» **Goal**
Rewrite all of the records below, putting "telephone pole" wherever "utility pole" appears and keeping everything else the same.

» **Recorded information**

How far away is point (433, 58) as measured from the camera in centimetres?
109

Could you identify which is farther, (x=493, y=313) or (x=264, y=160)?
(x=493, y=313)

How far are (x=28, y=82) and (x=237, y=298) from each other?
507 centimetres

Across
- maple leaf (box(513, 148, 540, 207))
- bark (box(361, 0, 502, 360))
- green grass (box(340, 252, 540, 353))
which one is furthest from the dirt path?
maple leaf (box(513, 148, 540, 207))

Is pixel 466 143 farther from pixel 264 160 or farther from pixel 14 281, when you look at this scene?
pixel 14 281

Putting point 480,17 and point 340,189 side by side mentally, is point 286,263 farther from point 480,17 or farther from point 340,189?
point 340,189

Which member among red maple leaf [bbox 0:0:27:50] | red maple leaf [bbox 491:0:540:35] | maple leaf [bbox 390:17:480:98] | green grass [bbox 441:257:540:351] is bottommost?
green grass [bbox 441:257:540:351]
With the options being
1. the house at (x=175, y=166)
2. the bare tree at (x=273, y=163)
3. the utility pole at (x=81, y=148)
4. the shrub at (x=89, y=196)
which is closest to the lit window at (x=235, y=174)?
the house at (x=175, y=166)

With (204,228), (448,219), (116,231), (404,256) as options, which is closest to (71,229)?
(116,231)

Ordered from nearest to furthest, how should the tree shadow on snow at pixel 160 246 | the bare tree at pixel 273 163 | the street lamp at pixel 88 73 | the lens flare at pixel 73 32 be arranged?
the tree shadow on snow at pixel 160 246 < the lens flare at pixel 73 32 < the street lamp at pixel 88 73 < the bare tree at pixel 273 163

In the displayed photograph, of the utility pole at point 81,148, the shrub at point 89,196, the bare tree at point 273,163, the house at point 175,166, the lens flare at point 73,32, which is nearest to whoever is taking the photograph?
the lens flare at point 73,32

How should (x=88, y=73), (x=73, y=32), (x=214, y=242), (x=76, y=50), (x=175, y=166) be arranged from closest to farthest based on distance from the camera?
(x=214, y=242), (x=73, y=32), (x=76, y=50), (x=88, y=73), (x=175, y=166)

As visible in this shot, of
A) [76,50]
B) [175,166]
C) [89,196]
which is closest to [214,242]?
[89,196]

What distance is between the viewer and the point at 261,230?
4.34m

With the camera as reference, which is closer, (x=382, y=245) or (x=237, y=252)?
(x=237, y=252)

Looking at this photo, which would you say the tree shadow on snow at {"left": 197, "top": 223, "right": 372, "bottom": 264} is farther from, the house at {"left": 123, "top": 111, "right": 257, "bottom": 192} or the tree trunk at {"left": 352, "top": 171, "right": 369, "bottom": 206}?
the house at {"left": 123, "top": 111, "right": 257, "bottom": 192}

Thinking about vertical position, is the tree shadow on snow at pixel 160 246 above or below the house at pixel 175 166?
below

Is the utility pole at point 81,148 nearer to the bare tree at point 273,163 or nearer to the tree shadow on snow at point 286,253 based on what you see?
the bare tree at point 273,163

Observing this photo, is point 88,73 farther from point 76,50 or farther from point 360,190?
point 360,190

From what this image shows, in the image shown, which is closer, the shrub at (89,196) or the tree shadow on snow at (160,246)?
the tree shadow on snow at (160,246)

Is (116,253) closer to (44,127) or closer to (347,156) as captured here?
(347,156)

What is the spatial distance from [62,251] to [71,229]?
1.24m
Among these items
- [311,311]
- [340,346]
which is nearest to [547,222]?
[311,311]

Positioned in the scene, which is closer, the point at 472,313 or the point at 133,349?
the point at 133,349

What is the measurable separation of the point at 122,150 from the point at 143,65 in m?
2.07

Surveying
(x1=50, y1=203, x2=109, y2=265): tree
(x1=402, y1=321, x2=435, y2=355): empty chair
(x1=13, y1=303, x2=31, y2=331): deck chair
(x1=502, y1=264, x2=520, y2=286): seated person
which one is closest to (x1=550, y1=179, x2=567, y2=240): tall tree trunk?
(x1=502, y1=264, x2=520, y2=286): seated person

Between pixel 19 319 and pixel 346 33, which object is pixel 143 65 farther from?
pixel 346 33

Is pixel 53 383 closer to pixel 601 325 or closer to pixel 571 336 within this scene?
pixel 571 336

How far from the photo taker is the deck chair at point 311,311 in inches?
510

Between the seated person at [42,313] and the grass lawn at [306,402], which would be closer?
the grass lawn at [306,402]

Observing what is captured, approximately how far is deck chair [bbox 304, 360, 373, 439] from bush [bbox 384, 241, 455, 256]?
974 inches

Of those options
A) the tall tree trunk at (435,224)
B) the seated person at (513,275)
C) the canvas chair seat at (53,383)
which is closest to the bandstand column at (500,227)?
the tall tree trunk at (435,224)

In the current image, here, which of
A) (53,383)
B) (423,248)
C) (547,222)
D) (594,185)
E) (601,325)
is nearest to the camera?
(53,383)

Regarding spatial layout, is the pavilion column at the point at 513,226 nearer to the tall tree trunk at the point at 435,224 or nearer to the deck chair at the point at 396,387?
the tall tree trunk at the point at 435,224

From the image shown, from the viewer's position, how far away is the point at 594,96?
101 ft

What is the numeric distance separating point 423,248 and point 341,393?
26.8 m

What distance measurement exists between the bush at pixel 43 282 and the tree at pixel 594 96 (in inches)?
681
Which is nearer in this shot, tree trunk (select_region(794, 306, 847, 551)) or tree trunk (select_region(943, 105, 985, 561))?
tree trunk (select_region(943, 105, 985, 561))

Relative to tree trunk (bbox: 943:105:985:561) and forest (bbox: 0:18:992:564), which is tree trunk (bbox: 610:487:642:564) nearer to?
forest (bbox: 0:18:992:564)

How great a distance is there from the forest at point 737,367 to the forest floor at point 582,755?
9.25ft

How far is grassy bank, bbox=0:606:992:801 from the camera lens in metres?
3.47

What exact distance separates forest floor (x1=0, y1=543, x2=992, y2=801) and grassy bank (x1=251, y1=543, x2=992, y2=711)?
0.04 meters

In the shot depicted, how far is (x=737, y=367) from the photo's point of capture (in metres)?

» **Solution for this task**
How far away is point (433, 58) as measured from the camera in centimetres?
109

Could you identify which is farther, (x=493, y=313) or (x=264, y=160)?
(x=493, y=313)

How far are (x=28, y=82) and (x=237, y=298) from each other?
507 centimetres

Across
- maple leaf (box(513, 148, 540, 207))
- bark (box(361, 0, 502, 360))
- green grass (box(340, 252, 540, 353))
which one is furthest from the dirt path?
maple leaf (box(513, 148, 540, 207))

Is pixel 466 143 farther from pixel 264 160 or farther from pixel 14 281, when you look at this scene?
pixel 14 281

Putting point 480,17 and point 340,189 side by side mentally, is point 286,263 farther from point 480,17 or farther from point 340,189?
point 340,189

Which member among red maple leaf [bbox 0:0:27:50] | red maple leaf [bbox 491:0:540:35] | maple leaf [bbox 390:17:480:98] | green grass [bbox 441:257:540:351] is bottommost?
green grass [bbox 441:257:540:351]
With the options being
1. the house at (x=175, y=166)
2. the bare tree at (x=273, y=163)
3. the telephone pole at (x=81, y=148)
4. the shrub at (x=89, y=196)
which is closest to the lit window at (x=235, y=174)?
the house at (x=175, y=166)

With (204,228), (448,219), (116,231), (404,256) as options, which is closest to (71,229)?
(116,231)

Ordered from nearest to furthest, how should the tree shadow on snow at pixel 160 246 | the bare tree at pixel 273 163 | the street lamp at pixel 88 73 | the lens flare at pixel 73 32 be arranged?
the tree shadow on snow at pixel 160 246 < the lens flare at pixel 73 32 < the street lamp at pixel 88 73 < the bare tree at pixel 273 163

In the displayed photograph, of the telephone pole at point 81,148, the shrub at point 89,196, the bare tree at point 273,163, the house at point 175,166, the lens flare at point 73,32, which is nearest to whoever is taking the photograph?
the lens flare at point 73,32

How should (x=88, y=73), (x=73, y=32), (x=214, y=242), (x=76, y=50), (x=175, y=166) be arranged from closest to farthest based on distance from the camera?
(x=214, y=242), (x=73, y=32), (x=76, y=50), (x=88, y=73), (x=175, y=166)

As visible in this shot, of
A) [76,50]
B) [175,166]
C) [89,196]
which is closest to [214,242]?
[89,196]

What distance is between the viewer and the point at 261,230?
4.34m

With the camera as reference, which is closer, (x=382, y=245) or (x=237, y=252)?
(x=237, y=252)

Looking at this photo, which would you say the tree shadow on snow at {"left": 197, "top": 223, "right": 372, "bottom": 264} is farther from, the house at {"left": 123, "top": 111, "right": 257, "bottom": 192} or the tree trunk at {"left": 352, "top": 171, "right": 369, "bottom": 206}?
the house at {"left": 123, "top": 111, "right": 257, "bottom": 192}

Thinking about vertical position, is the tree shadow on snow at pixel 160 246 above or below the house at pixel 175 166?
below

Is the telephone pole at point 81,148 nearer to the bare tree at point 273,163 or nearer to the tree shadow on snow at point 286,253 based on what you see?
the bare tree at point 273,163

Observing this photo, is point 88,73 farther from point 76,50 or farther from point 360,190?
point 360,190

From what this image shows, in the image shown, which is closer, the shrub at (89,196) or the tree shadow on snow at (160,246)?
the tree shadow on snow at (160,246)

Is (116,253) closer to (44,127) or closer to (347,156) as captured here?
(347,156)

What is the spatial distance from [62,251] to [71,229]?
1.24m
Among these items
- [311,311]
- [340,346]
which is nearest to [547,222]?
[311,311]

Positioned in the scene, which is closer, the point at 472,313 or the point at 133,349?
the point at 133,349

What is the measurable separation of the point at 122,150 from the point at 143,65 in m?
2.07

Surveying
(x1=50, y1=203, x2=109, y2=265): tree
(x1=402, y1=321, x2=435, y2=355): empty chair
(x1=13, y1=303, x2=31, y2=331): deck chair
(x1=502, y1=264, x2=520, y2=286): seated person
which one is closest to (x1=550, y1=179, x2=567, y2=240): tall tree trunk?
(x1=502, y1=264, x2=520, y2=286): seated person

Between pixel 19 319 and pixel 346 33, which object is pixel 143 65 farther from?
pixel 346 33

Is pixel 53 383 closer to pixel 601 325 or closer to pixel 571 336 within this scene?
pixel 571 336

How far from the photo taker is the deck chair at point 311,311 in inches?
510

Between the seated person at [42,313] and the grass lawn at [306,402], which would be closer?
the grass lawn at [306,402]

Observing what is captured, approximately how far is deck chair [bbox 304, 360, 373, 439] from bush [bbox 384, 241, 455, 256]?
974 inches

Of those options
A) the tall tree trunk at (435,224)
B) the seated person at (513,275)
C) the canvas chair seat at (53,383)
which is closest to the bandstand column at (500,227)?
the tall tree trunk at (435,224)

In the current image, here, which of
A) (53,383)
B) (423,248)
C) (547,222)
D) (594,185)
E) (601,325)
is nearest to the camera?
(53,383)

Regarding spatial layout, is the pavilion column at the point at 513,226 nearer to the tall tree trunk at the point at 435,224 or nearer to the deck chair at the point at 396,387?
the tall tree trunk at the point at 435,224

From the image shown, from the viewer's position, how far away is the point at 594,96?
101 ft

What is the numeric distance separating point 423,248 and point 341,393?
26.8 m

What distance measurement exists between the bush at pixel 43 282 and the tree at pixel 594 96 (in inches)?
681
Which is nearer in this shot, tree trunk (select_region(794, 306, 847, 551)) or tree trunk (select_region(943, 105, 985, 561))?
tree trunk (select_region(943, 105, 985, 561))

Relative to tree trunk (bbox: 943:105:985:561) and forest (bbox: 0:18:992:564), which is tree trunk (bbox: 610:487:642:564) nearer to?
forest (bbox: 0:18:992:564)

How great a distance is there from the forest at point 737,367 to the forest floor at point 582,755?
9.25ft

How far is grassy bank, bbox=0:606:992:801 from the camera lens in metres?
3.47

What exact distance separates forest floor (x1=0, y1=543, x2=992, y2=801) and grassy bank (x1=251, y1=543, x2=992, y2=711)?
0.04 meters

In the shot depicted, how far is (x=737, y=367) from the photo's point of capture (in metres)?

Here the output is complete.